Ce 4 février devient le Jour de la Carte. Une coalition d’acteurs, réunis autour de l’Institut national géographique (IGN) pour former la République des Cartes, organise la première édition de cet événement. Il se veut « l’équivalent de la Fête de la musique » sur le thème de la cartographie, indique Sébastien Soriano, président de l’IGN. Des ateliers, des expositions ou encore des jeux seront proposés sur tout le territoire pour donner à chacun « des outils afin de mieux comprendre le monde ». « Les cartes nous influencent. Or, le GPS dans les smartphones rend les utilisateurs trop passifs », regrette Sébastien Soriano. Mais cet événement grand public représente également un enjeu pour les collectivités.
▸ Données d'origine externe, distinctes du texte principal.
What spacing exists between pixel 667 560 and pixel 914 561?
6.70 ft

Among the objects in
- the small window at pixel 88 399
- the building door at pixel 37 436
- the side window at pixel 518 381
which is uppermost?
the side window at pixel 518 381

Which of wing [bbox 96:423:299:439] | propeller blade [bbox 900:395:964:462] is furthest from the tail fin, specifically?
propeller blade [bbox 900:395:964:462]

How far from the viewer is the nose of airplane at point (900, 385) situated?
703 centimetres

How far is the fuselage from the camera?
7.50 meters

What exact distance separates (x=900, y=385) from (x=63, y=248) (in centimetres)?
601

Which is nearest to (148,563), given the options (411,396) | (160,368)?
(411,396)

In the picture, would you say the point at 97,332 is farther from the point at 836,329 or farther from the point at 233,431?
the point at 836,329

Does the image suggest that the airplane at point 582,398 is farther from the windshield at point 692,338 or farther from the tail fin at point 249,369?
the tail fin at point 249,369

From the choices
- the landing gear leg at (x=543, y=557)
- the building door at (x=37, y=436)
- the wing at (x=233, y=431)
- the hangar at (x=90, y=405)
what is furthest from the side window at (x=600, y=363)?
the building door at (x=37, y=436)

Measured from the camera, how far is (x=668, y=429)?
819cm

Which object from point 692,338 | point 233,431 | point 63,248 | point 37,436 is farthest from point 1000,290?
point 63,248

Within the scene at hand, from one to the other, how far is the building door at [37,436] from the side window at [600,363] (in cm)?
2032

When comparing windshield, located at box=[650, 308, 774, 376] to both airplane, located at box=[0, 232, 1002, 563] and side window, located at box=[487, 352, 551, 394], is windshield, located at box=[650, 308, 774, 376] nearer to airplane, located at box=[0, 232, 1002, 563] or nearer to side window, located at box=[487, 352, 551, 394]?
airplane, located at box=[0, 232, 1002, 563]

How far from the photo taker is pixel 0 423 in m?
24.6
« Les gens ont perdu toute connaissance du lieu où ils habitent », déplore Damien Deville, anthropologue et géographe culturel membre du comité d’orientation de la République des cartes, pour qui cette journée permet aux collectivités de sensibiliser aux questions stratégiques de leur territoire. « La carte est un outil essentiel dans l’aménagement du territoire, elle permet d’anticiper des phénomènes comme l’érosion du littoral ou encore d’apporter de nouveaux services », énumère à son tour Karine Hurel, déléguée générale adjointe à la Fnau (Fédération nationale des agences d'urbanisme) et enseignante membre du comité d’orientation.
Et Damien Deville de préciser : « Faire échanger les citoyens sur le thème des cartes peut faire émerger de nouvelles données, comme les meilleurs endroits en poussette pour endormir un enfant ou celui où s’installer pour réfléchir. Ces zones sont au cœur de la construction de l’identité individuelle et de l’appropriation du territoire ne sont pas au centre de l’action publique. Cela permettrait aux élus de ne pas travailler seulement sur l’attractivité, mais aussi sur le bien-être territorial. »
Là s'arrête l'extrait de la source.